_Requirements_
1. In the Thai protests text, reproduce everything from "What is different" down to "talking about it.", changing "rally" to "demonstration".
2. According to the Thai protests text, why did reading out the 10-point call for reform to the monarchy send shockwaves through the country? Answer in one to three sentences.
3. List every demand that the Thai protests text says demonstrators have made of the government and authorities.

═══ Source extract

His whereabouts remain unknown and protesters accuse the Thai state of orchestrating his kidnapping – something the police and government have denied. Since July there have been regular student-led street protests.
Demonstrators have demanded that the government headed by Prime Minister Chan-ocha, a former army chief who seized power in the coup, be dissolved; that the constitution be rewritten; that the authorities stop harassing critics.
What is different this time?
The demands of protesters took an unprecedented turn last month when a 10-point call for reform to the monarchy was read out at one rally.
The move sent shockwaves through a country which is taught from birth to revere and love the monarchy and fear the consequences of talking about it.
The young woman who delivered the manifesto, Panusaya Sithijirawattanakul, has said their intention “is not to destroy the monarchy but to modernise it, to adapt it to our society”.
But she and her fellow activists have been accused of “chung chart” – a Thai term meaning “hatred of the nation” – and they say they are deeply fearful of the consequences of doing “the right thing” by speaking out.

══════
═══ Listing

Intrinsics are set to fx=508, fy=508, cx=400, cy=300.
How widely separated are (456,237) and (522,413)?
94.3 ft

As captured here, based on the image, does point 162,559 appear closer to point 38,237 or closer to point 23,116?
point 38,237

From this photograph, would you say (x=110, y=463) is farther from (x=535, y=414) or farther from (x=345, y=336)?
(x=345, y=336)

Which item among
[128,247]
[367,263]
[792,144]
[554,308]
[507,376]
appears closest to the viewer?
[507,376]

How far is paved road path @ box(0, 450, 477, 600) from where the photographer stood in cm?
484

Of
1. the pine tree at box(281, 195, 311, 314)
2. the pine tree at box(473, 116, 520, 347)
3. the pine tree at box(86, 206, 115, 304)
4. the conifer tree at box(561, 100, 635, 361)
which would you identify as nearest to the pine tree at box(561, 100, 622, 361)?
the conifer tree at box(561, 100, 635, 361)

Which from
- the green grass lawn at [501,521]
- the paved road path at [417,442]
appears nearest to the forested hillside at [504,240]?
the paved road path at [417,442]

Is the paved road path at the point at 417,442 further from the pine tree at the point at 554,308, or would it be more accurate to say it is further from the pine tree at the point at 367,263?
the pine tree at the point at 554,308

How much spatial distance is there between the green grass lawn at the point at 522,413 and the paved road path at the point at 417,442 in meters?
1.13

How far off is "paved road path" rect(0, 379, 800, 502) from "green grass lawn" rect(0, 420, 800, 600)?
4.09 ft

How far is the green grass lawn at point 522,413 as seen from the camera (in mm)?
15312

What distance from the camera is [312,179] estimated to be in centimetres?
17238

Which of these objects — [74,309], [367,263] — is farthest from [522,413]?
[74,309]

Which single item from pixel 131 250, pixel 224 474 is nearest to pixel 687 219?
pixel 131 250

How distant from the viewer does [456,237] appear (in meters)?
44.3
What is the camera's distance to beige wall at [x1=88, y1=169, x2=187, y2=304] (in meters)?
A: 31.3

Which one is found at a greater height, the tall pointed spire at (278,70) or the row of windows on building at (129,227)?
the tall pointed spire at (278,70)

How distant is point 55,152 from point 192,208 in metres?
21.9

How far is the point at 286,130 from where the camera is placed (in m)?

══════

_The responses_
1.
What is different this time?
The demands of protesters took an unprecedented turn last month when a 10-point call for reform to the monarchy was read out at one demonstration.
The move sent shockwaves through a country which is taught from birth to revere and love the monarchy and fear the consequences of talking about it.

2. The country is taught from birth to revere and love the monarchy. People also learn to fear the consequences of talking about it.

3.
- The government headed by Prime Minister Chan-ocha be dissolved
- The constitution be rewritten
- The authorities stop harassing critics